On 6 September 2018, after Barends had resigned, I sent the same letter with annexures to the then NHA chairman and acting CEO, Ken Truter.
On 3 December 2018, I wrote to Vee Moodley just prior to his taking office as CEO of the NHA in January 2019.
On 27 March 2019, and after being continually ignored, I sent yet another email to Vee Moodley wherein I stated that “I’m astounded that you allow these exorbitant costs to continue to be incurred herein.”
I was then told to basically ‘get lost’ and to only communicate with the NHA attorney’s whom, as we know, specialize in litigation.
On 22 January 2020, nearly one year later, I wrote to Mr Vee Moodley on behalf of the Kenilworth Racing Board in my capacity as co-chairman, in a letter headed “NHA legal costs” expressing our concern about the legal costs’ situation.
I concluded the letter by saying that “we really need sanity to prevail here in these trying times.” We were ignored.
On 25 February 2020, I once again sent the same letter. This time the chairperson of the NHA, Susan Rowett, promptly called, admonished me, and astonishingly endeavoured to get me to withdraw our letter, which I refused.
I then received a legally drafted letter that accused me, amongst other things, of being conflicted and which was met with an appropriate response.

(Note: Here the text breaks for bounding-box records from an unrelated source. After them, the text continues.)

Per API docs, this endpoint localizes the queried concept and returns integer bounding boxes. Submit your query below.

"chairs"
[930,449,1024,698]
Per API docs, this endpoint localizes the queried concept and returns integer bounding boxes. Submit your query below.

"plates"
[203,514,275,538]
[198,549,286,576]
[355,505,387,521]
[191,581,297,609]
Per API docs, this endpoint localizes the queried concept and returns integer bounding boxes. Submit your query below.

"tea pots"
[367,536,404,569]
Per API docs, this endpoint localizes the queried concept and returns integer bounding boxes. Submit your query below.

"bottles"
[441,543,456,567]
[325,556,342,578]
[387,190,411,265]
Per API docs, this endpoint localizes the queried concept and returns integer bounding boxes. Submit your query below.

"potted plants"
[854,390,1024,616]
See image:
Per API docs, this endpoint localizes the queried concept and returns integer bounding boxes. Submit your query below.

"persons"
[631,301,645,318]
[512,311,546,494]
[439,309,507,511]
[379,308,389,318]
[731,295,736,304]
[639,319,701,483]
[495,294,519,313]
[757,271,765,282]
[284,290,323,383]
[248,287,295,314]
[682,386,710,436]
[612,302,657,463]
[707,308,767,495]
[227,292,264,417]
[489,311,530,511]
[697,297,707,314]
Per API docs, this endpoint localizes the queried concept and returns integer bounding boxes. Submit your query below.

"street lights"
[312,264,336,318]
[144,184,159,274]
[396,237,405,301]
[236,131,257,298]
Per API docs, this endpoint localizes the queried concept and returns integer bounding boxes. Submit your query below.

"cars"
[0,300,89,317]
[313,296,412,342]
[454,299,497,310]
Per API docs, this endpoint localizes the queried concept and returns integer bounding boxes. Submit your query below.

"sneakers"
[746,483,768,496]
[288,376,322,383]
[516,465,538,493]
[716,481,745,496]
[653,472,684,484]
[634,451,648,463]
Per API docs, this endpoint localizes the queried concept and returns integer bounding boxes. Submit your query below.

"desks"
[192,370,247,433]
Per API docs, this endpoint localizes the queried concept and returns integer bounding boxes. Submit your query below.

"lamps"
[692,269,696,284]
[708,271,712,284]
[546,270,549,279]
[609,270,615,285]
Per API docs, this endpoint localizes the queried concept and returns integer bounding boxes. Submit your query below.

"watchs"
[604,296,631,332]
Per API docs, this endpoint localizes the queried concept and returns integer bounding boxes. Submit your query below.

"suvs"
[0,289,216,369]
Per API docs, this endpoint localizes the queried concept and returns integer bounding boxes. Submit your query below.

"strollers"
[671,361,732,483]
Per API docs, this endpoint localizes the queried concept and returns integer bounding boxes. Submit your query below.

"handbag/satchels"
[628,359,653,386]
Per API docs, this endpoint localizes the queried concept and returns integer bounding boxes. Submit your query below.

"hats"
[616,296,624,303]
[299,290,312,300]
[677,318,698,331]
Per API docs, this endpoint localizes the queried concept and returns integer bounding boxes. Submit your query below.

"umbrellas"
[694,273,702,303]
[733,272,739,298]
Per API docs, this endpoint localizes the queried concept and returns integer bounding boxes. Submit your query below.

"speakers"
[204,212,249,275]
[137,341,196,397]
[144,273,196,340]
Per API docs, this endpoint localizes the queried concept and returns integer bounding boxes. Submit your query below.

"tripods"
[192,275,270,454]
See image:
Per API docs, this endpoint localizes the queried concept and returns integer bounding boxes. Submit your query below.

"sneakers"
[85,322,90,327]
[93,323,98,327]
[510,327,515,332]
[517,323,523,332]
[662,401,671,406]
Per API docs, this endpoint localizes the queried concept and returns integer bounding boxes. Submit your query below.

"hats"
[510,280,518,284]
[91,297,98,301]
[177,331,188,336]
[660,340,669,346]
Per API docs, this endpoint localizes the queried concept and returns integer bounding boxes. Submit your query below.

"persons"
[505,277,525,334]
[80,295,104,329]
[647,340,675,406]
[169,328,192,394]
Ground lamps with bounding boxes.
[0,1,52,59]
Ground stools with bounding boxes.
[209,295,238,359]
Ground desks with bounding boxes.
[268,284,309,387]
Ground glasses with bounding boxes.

The following day my KR co-chair Mark Currie then sent a totally unsolicited mail fully supporting my stance and confirming that this approach came from, and with the total support, of the Kenilworth Racing Board.
He further stated that “we really do need to ensure that whilst the NHA needs to maintain integrity in racing, it needs to be mindful of the cost benefits associated with such actions. We have to avoid the situation our country currently faces with massive litigation where the only beneficiaries appear to be the legal firms and the loser/payer being the taxpayer. I have to say that I am exceptionally surprised by the response received this morning.”
Consider this: Queen Serevi is a minute 14.1 hands filly, and at that point had a career record of a single placing beaten 7.25 lengths from 16 career runs.
She had a merit rating of 44 and that was before the 10lb rise. She started at odds of 125/1. She finished 6th but 3.75 lengths behind the 5th placed horse running 4lbs above her rating, her best ever career run.
I asked Hyde at the time, and subsequent to this on a few occasions, and which I have stated in writing before and which he has never denied, whether he ever got embarrassed by cases such as this and in proceeding with matters with zero merit and where the NHA ended up being pilloried and shot down in flames, and he replied that he never got embarrassed, didn’t care about costs, and that’s what Inquiry and Appeal Boards and courts of law were there for. Seriously?
The NHA has no money despite the Operator funding, the Operators have no money, and the industry is ‘bleeding’ from every single orifice.
How is any of this acceptable? Especially when all of this can be settled so easily.